As shown in FIG. 2, at step 220, the expected background level of alignment abnormalities can be determined based on the information provided by the initial alignment of step 210. In some embodiments, the alignment abnormalities can be two or more different types of alignment abnormalities chosen from, but not limited to, the following: (a) abnormal read pairing type alignment abnormality; (b) soft clipping type alignment abnormality; (c) mismatch type alignment abnormality; (d) insertion type alignment abnormality; and (e) deletion type alignment abnormality. The expected background levels of each of the different types of alignment abnormalities can be determined separately.

The process of determining expected background levels of the different types of alignment abnormalities can depend on the type of alignment abnormalities. For example, if the alignment abnormality is a mismatch type abnormality, then the expected background level of the alignment abnormality may be determined based on (1) base position of the abnormality with respect to the sequence read; and (2) base quality of the base position of the abnormality.
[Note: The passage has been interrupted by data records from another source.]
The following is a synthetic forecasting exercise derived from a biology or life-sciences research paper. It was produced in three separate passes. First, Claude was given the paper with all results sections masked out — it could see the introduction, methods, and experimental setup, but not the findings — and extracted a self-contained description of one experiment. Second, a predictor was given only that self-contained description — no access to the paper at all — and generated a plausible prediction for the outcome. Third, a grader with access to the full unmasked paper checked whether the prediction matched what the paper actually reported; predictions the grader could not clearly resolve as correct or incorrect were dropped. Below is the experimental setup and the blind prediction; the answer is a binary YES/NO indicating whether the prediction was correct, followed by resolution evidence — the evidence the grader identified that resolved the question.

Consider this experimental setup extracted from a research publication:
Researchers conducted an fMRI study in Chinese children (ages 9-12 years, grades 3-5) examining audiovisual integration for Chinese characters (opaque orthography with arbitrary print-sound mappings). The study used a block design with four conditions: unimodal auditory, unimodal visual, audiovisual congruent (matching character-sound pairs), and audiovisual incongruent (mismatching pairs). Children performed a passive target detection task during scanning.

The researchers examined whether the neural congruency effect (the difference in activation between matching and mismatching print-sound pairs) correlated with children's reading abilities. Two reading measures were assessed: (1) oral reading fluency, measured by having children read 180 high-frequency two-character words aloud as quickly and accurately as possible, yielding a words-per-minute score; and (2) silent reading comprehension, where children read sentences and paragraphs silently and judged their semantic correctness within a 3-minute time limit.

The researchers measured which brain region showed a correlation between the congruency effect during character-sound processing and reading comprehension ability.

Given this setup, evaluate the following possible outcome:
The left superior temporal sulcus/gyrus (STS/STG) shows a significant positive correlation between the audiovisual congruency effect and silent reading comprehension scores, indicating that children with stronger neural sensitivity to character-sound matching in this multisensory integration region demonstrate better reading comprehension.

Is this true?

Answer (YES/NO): NO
For another example, if the alignment abnormality is an insertion type abnormality or a deletion type abnormality, then the expected background levels of the alignment abnormality is determined based on a base position of the abnormality with respect to the sequence read. For yet another example, if the alignment abnormality is an abnormal read pairing type abnormality, then the step of determining the expected background levels comprise assessing the expected background level of the alignment abnormality by dividing a total count of the abnormality by a total number of the sequence reads. For still further yet another example, if the alignment abnormality is a soft-clipping type of abnormality, then the expected background levels of the alignment abnormality may be determined based on (a) length of a soft clip of a read; and (b) determination of whether the abnormality occurs at the 3′ end of the read or the 5′ end of the read.

As shown in FIG. 2, at step 230, an unexpectedness of observed alignment abnormalities can be determined for each of the sequence reads. In some embodiments, an unexpectedness of observed alignment abnormalities may be calculated by calculating a p-value for the different types of observed alignment abnormalities (231a, 231b, 231c, and 231d) and combining the resultantp-values to calculate a combined p-value for the unexpectedness of the observed pattern of alignment abnormalities 232.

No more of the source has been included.